Animal Disease Study Launched
Story supplied by LU Press Office
Lancaster University is leading a new study to help the authorities respond more effectively to outbreaks of animal disease.
The research is focusing on Foot and Mouth Disease, Cryptosporidium and Avian Flu as case studies, but the outcomes of the study are designed to inform policy across a range of disease areas, such as the effective management of Bluetongue.
Much of the research will centre on North West England which was particularly hard hit by Foot and Mouth Disease and faces long-term pressures on land use related to Cryptosporidiosis.
From culling livestock to restricting movement, decisions made in the throes of an outbreak are often controversial and based on limited available information
The three-year research project brings together a diverse team of experts to examine data from previous outbreaks and learn lessons from the past. By taking a fresh look at the growing mountain of historical evidence the multi-disciplinary team hopes to find ways of helping policy makers, scientists and communities work together to handle future outbreaks more effectively, both in terms of animal-to-animal and animal-to-human transmission.
The £793k project has been funded under the UK Research Councils' Rural Economy and Land Use Programme. The project is a partnership between Lancaster University (Lancaster Environment Centre, CESAGen, the School of Health and Medicine and Sociology), experts from The Natural Environment Research Council's Centre for Ecology and Hydrology as well as the University of Liverpool's Faculty of Veterinary Science and the National Centre for Zoonosis Research (NCZR).
Crucially the research group is developing its insight by bringing together experts from diverse fields including public health, sociology, microbiology, epidemiology, veterinary science, environmental science and medical statistics.
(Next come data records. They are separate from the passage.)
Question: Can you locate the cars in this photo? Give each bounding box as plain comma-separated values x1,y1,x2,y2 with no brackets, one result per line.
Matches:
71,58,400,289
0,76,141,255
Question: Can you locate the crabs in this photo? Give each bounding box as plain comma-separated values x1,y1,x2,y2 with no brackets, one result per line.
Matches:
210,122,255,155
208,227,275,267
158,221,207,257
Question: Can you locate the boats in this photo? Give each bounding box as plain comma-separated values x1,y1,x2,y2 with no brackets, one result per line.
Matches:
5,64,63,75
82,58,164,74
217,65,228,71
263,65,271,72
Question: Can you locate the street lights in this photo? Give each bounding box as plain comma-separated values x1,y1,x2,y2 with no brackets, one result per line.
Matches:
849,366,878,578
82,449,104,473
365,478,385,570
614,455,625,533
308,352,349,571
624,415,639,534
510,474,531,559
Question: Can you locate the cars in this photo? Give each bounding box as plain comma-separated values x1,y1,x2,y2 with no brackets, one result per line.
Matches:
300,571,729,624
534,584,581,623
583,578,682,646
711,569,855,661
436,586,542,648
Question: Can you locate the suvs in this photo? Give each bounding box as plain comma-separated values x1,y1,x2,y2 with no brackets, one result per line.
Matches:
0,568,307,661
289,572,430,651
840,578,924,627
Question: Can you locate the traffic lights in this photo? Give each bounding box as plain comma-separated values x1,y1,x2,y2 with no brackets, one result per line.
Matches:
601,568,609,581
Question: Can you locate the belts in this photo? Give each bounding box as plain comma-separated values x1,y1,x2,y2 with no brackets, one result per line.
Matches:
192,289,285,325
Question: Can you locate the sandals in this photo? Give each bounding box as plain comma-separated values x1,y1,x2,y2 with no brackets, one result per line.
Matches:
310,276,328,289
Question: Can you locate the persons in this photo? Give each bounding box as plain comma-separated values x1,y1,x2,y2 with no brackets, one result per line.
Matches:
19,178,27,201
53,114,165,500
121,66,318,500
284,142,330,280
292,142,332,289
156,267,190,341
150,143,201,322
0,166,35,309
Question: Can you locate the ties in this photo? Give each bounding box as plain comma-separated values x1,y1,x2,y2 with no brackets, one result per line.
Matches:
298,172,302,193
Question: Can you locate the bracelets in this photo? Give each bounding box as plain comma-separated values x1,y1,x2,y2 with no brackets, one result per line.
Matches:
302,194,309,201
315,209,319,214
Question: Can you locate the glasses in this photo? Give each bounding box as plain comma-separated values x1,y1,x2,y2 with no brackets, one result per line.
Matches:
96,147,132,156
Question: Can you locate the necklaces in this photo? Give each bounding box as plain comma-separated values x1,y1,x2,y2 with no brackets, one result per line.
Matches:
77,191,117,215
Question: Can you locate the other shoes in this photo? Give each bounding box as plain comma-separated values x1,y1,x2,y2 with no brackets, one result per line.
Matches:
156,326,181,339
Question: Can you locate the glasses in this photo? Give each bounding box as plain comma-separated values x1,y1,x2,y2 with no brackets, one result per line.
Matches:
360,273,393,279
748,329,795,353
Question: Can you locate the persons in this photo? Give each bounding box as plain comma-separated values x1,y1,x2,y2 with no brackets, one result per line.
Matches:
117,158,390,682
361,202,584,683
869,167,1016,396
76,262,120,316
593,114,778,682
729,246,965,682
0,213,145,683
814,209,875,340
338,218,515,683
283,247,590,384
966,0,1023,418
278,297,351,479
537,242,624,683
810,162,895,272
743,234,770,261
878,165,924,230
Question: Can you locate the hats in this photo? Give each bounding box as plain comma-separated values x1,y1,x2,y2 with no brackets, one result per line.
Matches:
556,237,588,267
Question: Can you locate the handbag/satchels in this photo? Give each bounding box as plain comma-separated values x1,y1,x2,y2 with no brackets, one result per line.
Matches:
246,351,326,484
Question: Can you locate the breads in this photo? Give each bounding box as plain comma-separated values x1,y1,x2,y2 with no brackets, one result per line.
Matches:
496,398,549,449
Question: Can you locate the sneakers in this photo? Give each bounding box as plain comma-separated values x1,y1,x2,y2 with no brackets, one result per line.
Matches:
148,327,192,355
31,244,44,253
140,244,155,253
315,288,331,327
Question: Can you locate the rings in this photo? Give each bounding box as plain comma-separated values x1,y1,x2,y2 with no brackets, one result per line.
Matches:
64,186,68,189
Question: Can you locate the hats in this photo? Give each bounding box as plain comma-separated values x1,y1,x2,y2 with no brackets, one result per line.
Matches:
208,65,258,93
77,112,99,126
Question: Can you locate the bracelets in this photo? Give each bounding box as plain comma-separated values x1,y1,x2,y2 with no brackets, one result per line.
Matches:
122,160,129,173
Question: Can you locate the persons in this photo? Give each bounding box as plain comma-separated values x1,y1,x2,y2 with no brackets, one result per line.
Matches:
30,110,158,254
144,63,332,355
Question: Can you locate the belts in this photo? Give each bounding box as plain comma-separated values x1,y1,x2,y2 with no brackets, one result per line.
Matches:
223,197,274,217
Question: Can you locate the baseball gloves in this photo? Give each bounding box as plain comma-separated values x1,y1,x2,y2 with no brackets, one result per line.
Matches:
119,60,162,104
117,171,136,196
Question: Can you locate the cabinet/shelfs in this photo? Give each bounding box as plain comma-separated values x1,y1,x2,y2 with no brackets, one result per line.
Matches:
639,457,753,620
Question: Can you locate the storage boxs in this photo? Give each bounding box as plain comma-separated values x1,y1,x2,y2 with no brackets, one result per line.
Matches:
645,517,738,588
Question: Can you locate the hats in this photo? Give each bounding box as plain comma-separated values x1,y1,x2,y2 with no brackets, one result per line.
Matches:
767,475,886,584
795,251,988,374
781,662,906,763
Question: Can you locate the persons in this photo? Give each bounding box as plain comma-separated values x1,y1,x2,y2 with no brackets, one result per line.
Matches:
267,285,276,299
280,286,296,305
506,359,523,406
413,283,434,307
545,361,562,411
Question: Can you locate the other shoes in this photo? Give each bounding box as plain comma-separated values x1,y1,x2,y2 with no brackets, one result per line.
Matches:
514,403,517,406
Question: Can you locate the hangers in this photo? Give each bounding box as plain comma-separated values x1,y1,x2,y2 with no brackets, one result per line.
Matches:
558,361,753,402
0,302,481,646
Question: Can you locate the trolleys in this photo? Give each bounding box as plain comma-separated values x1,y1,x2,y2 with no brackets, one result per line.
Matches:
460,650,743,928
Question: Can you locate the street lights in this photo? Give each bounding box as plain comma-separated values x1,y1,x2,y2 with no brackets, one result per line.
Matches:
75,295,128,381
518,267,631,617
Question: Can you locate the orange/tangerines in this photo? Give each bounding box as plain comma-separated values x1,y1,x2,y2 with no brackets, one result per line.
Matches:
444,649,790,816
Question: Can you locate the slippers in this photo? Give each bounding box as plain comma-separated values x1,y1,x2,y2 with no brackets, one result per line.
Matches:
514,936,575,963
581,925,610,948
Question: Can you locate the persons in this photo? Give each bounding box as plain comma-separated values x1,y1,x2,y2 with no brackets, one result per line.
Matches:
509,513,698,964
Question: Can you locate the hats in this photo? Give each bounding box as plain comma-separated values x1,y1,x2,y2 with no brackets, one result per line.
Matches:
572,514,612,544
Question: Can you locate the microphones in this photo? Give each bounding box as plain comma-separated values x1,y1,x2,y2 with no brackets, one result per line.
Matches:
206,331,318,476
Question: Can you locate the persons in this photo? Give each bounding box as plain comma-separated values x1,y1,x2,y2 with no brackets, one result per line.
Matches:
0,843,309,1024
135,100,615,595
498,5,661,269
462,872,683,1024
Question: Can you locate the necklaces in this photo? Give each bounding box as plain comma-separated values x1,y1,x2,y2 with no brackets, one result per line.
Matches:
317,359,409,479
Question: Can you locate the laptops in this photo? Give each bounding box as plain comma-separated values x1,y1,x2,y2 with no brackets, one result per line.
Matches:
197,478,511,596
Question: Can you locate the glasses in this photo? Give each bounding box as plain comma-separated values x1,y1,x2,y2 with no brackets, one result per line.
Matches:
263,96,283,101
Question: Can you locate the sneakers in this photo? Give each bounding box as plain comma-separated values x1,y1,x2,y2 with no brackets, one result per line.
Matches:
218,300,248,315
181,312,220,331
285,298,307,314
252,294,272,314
Researchers believe this interdisciplinary approach is the key to improving future policy, ultimately protecting communities more effectively from disease.
Dr Robert Fish, Senior Research Fellow in the Lancaster Environment Centre's Centre for Sustainable Water Management, said: "Animal diseases are major environmental security issues in the UK, with potentially devastating consequences for affected communities. The question is: are we prepared for next significant national disease breakdown? Our research will offer a considered response to that question with the view to informing good practice."
Joint leader of the research Professor Heathwaite of Lancaster University's Centre for Sustainable Water Management said: "The scientific evidence on animal disease continues to develop, and history offers us plenty of lessons on how we should handle and contain threats within affected communities.
We are interested in the science that informs decision-making in an animal health crisis. These decisions can be made on limited information and the risk of getting things wrong is high. This is both because different research disciplines do not always share ideas or approaches, and because the science community is not always good at translating this knowledge into policy advice.
We hope by bringing different research disciplines together we can overcome some of these challenges to develop a more integrated strategy of containment for animal disease."